● **Work instructions**: Format the rows below as a JSON list of strings, one string per line, leaving out blank lines.

● **Dataset records**:
***

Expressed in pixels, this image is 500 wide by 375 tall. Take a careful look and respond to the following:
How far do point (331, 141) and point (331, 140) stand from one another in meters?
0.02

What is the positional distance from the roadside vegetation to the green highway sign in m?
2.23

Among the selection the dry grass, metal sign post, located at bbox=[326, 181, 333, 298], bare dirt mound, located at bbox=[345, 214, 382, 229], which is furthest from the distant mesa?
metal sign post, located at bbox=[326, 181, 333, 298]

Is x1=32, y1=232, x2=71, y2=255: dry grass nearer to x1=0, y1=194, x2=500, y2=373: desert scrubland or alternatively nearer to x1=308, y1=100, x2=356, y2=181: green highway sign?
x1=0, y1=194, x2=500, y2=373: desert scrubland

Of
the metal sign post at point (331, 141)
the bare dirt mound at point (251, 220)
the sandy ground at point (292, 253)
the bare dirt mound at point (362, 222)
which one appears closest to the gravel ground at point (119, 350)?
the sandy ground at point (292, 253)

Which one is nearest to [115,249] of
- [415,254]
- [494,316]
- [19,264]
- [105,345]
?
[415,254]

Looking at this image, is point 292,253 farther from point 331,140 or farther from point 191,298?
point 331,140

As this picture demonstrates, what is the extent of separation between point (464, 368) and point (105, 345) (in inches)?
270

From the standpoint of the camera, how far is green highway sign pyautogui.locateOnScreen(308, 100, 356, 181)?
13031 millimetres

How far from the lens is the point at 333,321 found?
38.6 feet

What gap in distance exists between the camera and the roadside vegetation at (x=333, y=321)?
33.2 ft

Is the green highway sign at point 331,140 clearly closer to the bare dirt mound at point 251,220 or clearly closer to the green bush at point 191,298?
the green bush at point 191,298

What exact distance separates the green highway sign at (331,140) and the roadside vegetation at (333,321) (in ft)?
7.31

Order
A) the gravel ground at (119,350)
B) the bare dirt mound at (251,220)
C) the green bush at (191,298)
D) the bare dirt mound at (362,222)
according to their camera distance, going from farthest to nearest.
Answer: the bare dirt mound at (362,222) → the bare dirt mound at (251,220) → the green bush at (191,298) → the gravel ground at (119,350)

***

● **Result of the task**:
[
  "Expressed in pixels, this image is 500 wide by 375 tall. Take a careful look and respond to the following:",
  "How far do point (331, 141) and point (331, 140) stand from one another in meters?",
  "0.02",
  "What is the positional distance from the roadside vegetation to the green highway sign in m?",
  "2.23",
  "Among the selection the dry grass, metal sign post, located at bbox=[326, 181, 333, 298], bare dirt mound, located at bbox=[345, 214, 382, 229], which is furthest from the distant mesa?",
  "metal sign post, located at bbox=[326, 181, 333, 298]",
  "Is x1=32, y1=232, x2=71, y2=255: dry grass nearer to x1=0, y1=194, x2=500, y2=373: desert scrubland or alternatively nearer to x1=308, y1=100, x2=356, y2=181: green highway sign?",
  "x1=0, y1=194, x2=500, y2=373: desert scrubland",
  "Of",
  "the metal sign post at point (331, 141)",
  "the bare dirt mound at point (251, 220)",
  "the sandy ground at point (292, 253)",
  "the bare dirt mound at point (362, 222)",
  "which one appears closest to the gravel ground at point (119, 350)?",
  "the sandy ground at point (292, 253)",
  "Which one is nearest to [115,249] of",
  "- [415,254]",
  "- [494,316]",
  "- [19,264]",
  "- [105,345]",
  "?",
  "[415,254]",
  "Looking at this image, is point 292,253 farther from point 331,140 or farther from point 191,298?",
  "point 331,140",
  "As this picture demonstrates, what is the extent of separation between point (464, 368) and point (105, 345) (in inches)?",
  "270",
  "From the standpoint of the camera, how far is green highway sign pyautogui.locateOnScreen(308, 100, 356, 181)?",
  "13031 millimetres",
  "How far from the lens is the point at 333,321 found?",
  "38.6 feet",
  "What gap in distance exists between the camera and the roadside vegetation at (x=333, y=321)?",
  "33.2 ft",
  "Is the green highway sign at point 331,140 clearly closer to the bare dirt mound at point 251,220 or clearly closer to the green bush at point 191,298?",
  "the green bush at point 191,298",
  "What exact distance separates the green highway sign at (331,140) and the roadside vegetation at (333,321) (in ft)?",
  "7.31",
  "Order",
  "A) the gravel ground at (119,350)",
  "B) the bare dirt mound at (251,220)",
  "C) the green bush at (191,298)",
  "D) the bare dirt mound at (362,222)",
  "according to their camera distance, going from farthest to nearest.",
  "Answer: the bare dirt mound at (362,222) → the bare dirt mound at (251,220) → the green bush at (191,298) → the gravel ground at (119,350)"
]